§ **GIVEN EXERCISE A**
List every musical instrument that the music critique names.
§ **GIVEN EXERCISE B**
Print the music critique from "There are some" to "comments about yours).".

§ **TEXT BLOCK**
I listened to just the first part of your revision (the "A" section using your rehearsal marks). I'm not hearing much improvement. I think you have some great advice from Paul. I'll give you some of my own FWIW.

My photography teacher said a good photographer has to learn to "discriminate", a word that normally has a bad connotation. What this means is that you need to learn to be your own critic. If you want to write a love song, start listening to successful love songs, in all styles. When you hear something that moves you, study it and try to figure out what the composer did that made the music successful as a love song. Within the variety of love songs, see if you can identify elements common to all of them. Check out their scores.

Let's take a look at the viola part from measures 11 to 22. I hear it as an exercise for a beginner, not a love theme. Why? Because that part consists of a set of notes (mostly) of equal length, almost all one or two diatonic steps apart.

Just to give you an idea of what I would be hoping for, I took a few measures of your music (shown at the top in the image below) and then wrote what I might have put in at that spot (lower staff). Of course, I'm not you and what I wrote is not what you want to write nor is what I wrote really great music. But I think it's more interesting to listen to and sounds less like viola exercise for a beginner.

The viola is playing alone and so it needs to provide all the musical color and drive that would make someone want to keep listening.

If this were my piece, I would probably try to harmonically support the viola with a bass line. That would add depth and harmony and not leave the viola all by itself. The bass line need not be intrusive. As a love song, it would say you are still there to support her. And she could do the same for you. You have only two instruments, neither of which is a common solo instrument.

Anyway, that's what I might do, but it's not my piece, it's yours and you need to come up with something that tells the story you want to tell, but in interesting way that someone else might want to listen to.

Whenever I write anything, even a short phrase, I often come back to it a few hours or days later and listen to it again. I try to listen to the music as though someone else wrote it. Often, I hear a lot of problems and I spend time considering how to fix them.

There are some people in this group who can probably write something in one evening and have it be great music. I am not one of them. I would encourage you to spend some time with this piece, listen to other Lieds, practice doing self-critiques, and then return with your revised work in a few weeks. We'll still be here :-)

Hmmm... I just listened to Paul's piece and, while I don't want to intrude into your thread, I also have a song written for my wife and their might be some value in suggesting you listen to it (since I'm the one making comments about yours).

Like your piece, it uses two instruments in a dialog. Mine are violin and cello.

[Excerpts of bounding box data]
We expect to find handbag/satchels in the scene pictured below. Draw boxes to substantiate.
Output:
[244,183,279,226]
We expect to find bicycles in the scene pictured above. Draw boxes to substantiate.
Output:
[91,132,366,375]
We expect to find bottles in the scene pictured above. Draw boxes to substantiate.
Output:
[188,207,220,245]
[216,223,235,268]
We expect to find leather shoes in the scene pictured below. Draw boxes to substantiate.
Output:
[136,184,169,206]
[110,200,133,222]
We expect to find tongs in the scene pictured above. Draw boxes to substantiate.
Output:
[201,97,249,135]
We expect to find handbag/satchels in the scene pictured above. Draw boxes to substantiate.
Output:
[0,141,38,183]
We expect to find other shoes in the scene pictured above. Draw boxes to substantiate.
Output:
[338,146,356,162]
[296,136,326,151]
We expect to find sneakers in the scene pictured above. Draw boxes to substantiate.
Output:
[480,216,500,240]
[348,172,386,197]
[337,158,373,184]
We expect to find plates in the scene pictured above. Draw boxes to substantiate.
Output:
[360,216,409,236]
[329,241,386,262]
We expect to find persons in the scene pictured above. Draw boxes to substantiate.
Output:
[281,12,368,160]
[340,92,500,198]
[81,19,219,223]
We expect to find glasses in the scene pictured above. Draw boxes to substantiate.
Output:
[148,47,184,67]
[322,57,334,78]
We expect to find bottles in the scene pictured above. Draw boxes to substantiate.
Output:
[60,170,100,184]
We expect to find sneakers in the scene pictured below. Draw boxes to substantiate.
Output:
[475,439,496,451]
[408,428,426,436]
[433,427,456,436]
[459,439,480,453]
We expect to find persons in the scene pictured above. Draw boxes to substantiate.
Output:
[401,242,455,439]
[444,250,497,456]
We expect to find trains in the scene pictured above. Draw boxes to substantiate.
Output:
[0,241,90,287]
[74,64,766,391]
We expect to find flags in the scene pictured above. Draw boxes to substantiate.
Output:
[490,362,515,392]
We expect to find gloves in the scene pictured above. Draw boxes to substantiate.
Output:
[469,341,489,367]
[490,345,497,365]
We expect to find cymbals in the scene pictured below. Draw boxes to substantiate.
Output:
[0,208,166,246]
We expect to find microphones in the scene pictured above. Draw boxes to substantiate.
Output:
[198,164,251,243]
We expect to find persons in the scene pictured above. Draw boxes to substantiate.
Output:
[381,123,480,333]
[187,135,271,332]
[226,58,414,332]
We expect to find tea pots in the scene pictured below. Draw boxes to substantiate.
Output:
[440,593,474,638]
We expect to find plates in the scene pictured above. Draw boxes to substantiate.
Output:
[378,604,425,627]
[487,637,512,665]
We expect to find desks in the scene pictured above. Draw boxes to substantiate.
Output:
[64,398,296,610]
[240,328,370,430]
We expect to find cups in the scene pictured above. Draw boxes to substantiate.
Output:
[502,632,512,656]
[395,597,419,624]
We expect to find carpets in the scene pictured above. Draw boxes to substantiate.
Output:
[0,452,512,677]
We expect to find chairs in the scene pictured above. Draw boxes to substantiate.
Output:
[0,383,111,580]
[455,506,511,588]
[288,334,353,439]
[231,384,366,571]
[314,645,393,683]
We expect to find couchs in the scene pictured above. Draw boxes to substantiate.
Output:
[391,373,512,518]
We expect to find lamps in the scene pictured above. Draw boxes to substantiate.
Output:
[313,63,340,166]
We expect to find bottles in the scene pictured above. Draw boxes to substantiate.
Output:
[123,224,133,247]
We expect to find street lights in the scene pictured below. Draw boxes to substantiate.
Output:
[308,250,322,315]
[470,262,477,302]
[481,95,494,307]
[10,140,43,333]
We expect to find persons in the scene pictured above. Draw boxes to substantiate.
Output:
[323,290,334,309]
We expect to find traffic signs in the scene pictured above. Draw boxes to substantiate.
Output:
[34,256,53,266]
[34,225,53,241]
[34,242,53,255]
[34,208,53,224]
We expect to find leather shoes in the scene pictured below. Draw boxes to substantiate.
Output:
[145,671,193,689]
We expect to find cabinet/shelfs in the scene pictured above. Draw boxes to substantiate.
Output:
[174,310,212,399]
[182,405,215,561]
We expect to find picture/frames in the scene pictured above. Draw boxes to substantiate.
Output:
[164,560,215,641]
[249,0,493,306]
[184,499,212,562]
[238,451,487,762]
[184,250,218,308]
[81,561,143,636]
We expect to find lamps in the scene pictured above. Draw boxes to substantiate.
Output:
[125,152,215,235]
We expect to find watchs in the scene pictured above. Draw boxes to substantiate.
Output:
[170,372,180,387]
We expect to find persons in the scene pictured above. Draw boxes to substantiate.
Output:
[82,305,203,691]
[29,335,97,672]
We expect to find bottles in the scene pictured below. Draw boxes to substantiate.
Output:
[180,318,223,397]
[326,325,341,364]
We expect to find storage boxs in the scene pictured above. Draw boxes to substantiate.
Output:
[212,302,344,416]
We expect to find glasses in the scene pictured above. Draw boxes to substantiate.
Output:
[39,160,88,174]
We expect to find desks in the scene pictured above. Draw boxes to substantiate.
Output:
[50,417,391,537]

§ **PROBLEM SOLUTION A**
viola, violin, cello

§ **PROBLEM SOLUTION B**
There are some people in this group who can probably write something in one evening and have it be great music. I am not one of them. I would encourage you to spend some time with this piece, listen to other Lieds, practice doing self-critiques, and then return with your revised work in a few weeks. We'll still be here :-)

Hmmm... I just listened to Paul's piece and, while I don't want to intrude into your thread, I also have a song written for my wife and their might be some value in suggesting you listen to it (since I'm the one making comments about yours).